Dave Lapham

No. 62
- Position: Guard

Personal information
- Born: June 24, 1952 (age 74) Melrose, Massachusetts, U.S.
- Listed height: 6 ft 4 in (1.93 m)
- Listed weight: 259 lb (117 kg)

Career information
- High school: Wakefield Memorial (Wakefield, Massachusetts)
- College: Syracuse
- NFL draft: 1974: 3rd round, 61st overall pick

Career history
- Cincinnati Bengals (1974–1983); New Jersey Generals (1984–1985);

Awards and highlights
- Cincinnati Bengals 40th Anniversary Team; Cincinnati Bengals 50th Anniversary Team; Cincinnati Bengals Ring of Honor ; Third-team All-American (1973); 2× First-team All-East (1972, 1973);

Career NFL statistics
- Games played: 140
- Games started: 105
- Fumble recoveries: 7
- Stats at Pro Football Reference

= Dave Lapham =

American football player (born 1952)

Dave Lapham (born June 24, 1952) is an American former professional football player who was a guard for the National Football League (NFL)'s Cincinnati Bengals from 1974 to 1983 and the United States Football League (USFL)'s New Jersey Generals (1984–1985). He played college football for the Syracuse Orange. During his pro career, he played all five line positions and was a key player on the 1981 Bengals squad that won the AFC championship, but ultimately lost Super Bowl XVI to the San Francisco 49ers. He has served as the Bengals radio color commentator for over 30 seasons, is also a local Bengals TV analyst and radio host, and is a Big 12 football analyst for Fox Sports Network.

==Early life==
Lapham attended Wakefield Memorial High School in Wakefield, Massachusetts, where he was a three-year letterman and captain in basketball and football and a four-year letterman and captain in track. He is a member of the school's hall of fame.

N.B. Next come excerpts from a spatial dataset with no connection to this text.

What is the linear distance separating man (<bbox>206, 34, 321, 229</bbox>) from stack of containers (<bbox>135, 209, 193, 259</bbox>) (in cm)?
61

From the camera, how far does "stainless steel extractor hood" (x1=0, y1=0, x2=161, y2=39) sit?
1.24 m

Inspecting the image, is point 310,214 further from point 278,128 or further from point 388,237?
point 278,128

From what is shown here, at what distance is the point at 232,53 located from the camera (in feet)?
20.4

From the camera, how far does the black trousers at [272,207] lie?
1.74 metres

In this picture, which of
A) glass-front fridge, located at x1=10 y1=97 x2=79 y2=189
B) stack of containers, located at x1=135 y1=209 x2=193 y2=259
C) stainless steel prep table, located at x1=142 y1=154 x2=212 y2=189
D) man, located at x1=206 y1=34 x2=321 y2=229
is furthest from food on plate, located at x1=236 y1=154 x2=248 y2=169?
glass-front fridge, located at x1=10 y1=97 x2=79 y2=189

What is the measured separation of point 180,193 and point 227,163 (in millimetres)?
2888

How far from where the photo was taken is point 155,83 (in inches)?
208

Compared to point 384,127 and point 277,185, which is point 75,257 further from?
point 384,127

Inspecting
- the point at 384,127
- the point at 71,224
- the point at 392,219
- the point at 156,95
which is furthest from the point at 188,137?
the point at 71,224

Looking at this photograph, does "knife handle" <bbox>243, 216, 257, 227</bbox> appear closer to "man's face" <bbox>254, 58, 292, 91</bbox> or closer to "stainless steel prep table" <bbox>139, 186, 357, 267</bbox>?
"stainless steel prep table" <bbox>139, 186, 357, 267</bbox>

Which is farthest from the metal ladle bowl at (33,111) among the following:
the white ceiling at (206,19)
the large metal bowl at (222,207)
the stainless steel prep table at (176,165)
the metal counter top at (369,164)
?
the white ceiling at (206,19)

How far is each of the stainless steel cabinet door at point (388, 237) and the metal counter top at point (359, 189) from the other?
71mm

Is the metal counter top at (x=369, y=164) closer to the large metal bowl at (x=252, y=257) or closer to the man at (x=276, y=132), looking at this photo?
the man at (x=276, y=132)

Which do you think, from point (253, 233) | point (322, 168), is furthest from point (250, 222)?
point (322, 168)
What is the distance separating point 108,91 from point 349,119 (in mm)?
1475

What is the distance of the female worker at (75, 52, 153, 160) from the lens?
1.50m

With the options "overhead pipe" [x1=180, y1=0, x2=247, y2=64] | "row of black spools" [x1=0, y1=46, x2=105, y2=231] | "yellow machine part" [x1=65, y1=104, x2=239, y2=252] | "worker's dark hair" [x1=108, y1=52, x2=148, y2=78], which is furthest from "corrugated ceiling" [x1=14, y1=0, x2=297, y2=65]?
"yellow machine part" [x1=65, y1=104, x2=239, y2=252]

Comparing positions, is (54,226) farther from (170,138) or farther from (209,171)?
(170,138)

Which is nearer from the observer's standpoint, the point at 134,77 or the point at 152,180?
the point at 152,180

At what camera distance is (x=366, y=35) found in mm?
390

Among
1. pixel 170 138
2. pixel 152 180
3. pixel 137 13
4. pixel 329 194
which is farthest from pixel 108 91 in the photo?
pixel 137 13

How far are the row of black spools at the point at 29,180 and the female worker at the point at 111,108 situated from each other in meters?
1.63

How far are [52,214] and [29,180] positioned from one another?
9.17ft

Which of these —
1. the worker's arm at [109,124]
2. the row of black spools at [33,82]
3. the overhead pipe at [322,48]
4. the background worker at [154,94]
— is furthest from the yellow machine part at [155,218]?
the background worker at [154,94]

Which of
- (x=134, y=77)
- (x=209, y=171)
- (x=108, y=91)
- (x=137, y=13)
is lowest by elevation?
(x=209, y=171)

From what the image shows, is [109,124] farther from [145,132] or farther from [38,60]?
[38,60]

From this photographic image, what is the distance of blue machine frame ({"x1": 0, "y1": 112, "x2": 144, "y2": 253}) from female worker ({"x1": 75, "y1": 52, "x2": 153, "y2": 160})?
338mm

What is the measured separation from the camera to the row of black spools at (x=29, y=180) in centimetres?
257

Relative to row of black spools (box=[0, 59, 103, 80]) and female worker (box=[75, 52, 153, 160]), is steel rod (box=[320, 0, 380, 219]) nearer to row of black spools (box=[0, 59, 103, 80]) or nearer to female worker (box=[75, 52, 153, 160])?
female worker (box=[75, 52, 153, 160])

He then attended Syracuse University's Newhouse School of Communications. At Syracuse, he lettered in three seasons and was a team captain. He played in the 1973 East–West Shrine Game, the North-South Game, the Senior Bowl and the Hula Bowl.

==Professional career==
Lapham was selected by the Bengals in the third round of the 1974 NFL draft. He played with them until 1984, when he signed a 10-year guaranteed personal services contract with Donald Trump, the majority owner of the New Jersey Generals. Lapham called it a "... business decision for my family." Linebacker Jim LeClair, his Bengals teammate, also signed with the Generals.

==Broadcasting career==
After his retirement, in 1986 Lapham became a Bengals broadcaster. He is the color analyst on Bengals' radio broadcasts with partner Dan Hoard handling play-by-play duties. The duo also hosts Bengals Weekly with Zac Taylor, a recap and preview television show. He also works on Fox Sports Net's broadcasts of Big 12 Conference games. Additionally, he appears as a panelist on Sports Rock, a local sports commentary program.

Lapham also did work in 1988 with the NFL on NBC, with at least one game on October 9, 1988, as the Indianapolis Colts played the Buffalo Bills, he did the color commentary with Tom Hammond doing the play by play.

Lapham has also worked with Cincinnati Bengals long-time play-by-play voices Brad Johansen, Phil Samp (the Bengals' original announcer) Ken Broo, Ohio State University play-by-play announcer Paul Keels and USC Trojans' announcer Pete Arbogast on Bengal broadcasts during the course of his tenure as color man. He is famous for urging on Bengal players with exhortations such as "come on!" and "get him!", saying "uh-oh" when a sack or interception is in the works, and calling the players by their first names.

==Personal life==
Lapham resides in Cincinnati with his wife, Lynne. They have two grown children, Dave Jr. and Sarah. Lapham is active in the Cincinnati community and is president of the charitable foundation Charities M.D., which awards scholarships to students looking to pursue a career in healthcare.

His nephew, Richard Lapham, earned first-team accolades as a high schooler at Souhegan High School in Amherst, New Hampshire in 2005 and played offensive tackle for Boston College. His other nephew, Brian Lapham, was an All-Ivy League offensive lineman for Harvard University.